OBJECTIVE: Endothelial dysfunction (ED) is the initial cause of atherosclerosis (AS) and an early marker of many cardiovascular diseases (CVD). Citronellal (CT), a monoterpenoid natural product extracted from grass plant Citronella, has been shown to have anti-thrombotic, anti-hypertensive and anti-diabetic cardiomyopathy activities. The aim of this study is to investigate the effects of citronellal on vascular endothelial dysfunction and the underlying mechanisms.

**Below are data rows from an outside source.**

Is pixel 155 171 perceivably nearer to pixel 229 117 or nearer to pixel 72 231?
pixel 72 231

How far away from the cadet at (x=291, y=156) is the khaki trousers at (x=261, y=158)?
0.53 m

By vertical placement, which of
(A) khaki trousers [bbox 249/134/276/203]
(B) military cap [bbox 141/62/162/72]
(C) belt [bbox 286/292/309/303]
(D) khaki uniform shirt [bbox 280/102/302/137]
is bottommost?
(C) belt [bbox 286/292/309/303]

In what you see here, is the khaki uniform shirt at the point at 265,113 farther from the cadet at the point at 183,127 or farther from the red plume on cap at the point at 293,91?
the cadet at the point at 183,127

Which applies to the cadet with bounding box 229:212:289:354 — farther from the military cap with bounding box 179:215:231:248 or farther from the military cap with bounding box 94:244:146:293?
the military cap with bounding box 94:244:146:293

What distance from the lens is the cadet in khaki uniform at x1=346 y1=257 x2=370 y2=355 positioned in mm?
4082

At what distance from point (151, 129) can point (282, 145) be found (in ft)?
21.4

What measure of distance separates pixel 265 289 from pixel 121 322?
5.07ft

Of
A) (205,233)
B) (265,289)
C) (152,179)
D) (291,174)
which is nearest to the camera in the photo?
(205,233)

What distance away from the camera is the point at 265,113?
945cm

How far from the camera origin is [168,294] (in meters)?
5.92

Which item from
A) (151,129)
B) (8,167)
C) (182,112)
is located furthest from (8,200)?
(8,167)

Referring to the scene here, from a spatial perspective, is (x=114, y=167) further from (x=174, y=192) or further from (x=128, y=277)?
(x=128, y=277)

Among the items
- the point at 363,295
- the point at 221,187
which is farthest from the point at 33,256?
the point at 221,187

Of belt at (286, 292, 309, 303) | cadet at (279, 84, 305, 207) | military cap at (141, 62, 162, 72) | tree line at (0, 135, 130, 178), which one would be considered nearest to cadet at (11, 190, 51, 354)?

METHODS: The left common carotid artery was subjected to one-time balloon injury to cause vascular endothelial injury, and the AS model was established by feeding with high-fat diet. Use of HUVECs H2O2 treatment induced HUVECs oxidative stress damage model. The blood lipid level, histopathology, Western blot, immunohistochemistry, RT-PCR, ELISA and in situ fluorescence hybridization of common carotid artery tissues and HUVECs were studied.
RESULTS: CT significantly reduced vascular plate area and endothelial lipid and cholesterol deposition in the common carotid artery of mice in a dose-dependent manner. CT increased the expression of activated protein 2α (AP-2α/TFAP2A) and circRNA_102979, and inhibited the ectopic expression level of miR-133a. However, the constructed lentivirus with AP-2α silencing and circRNA_102979 silencing reversed this phenomenon.
CONCLUSIONS: The current study verifies CT can increase the expression levels of AP-2α and circRNA_102979 in vascular endothelium, increase the adsorption effect of circRNA_102979 on miR-133a and relieve the inhibitory effect of miR-133a on target genes, thereby alleviating AS-induced ED.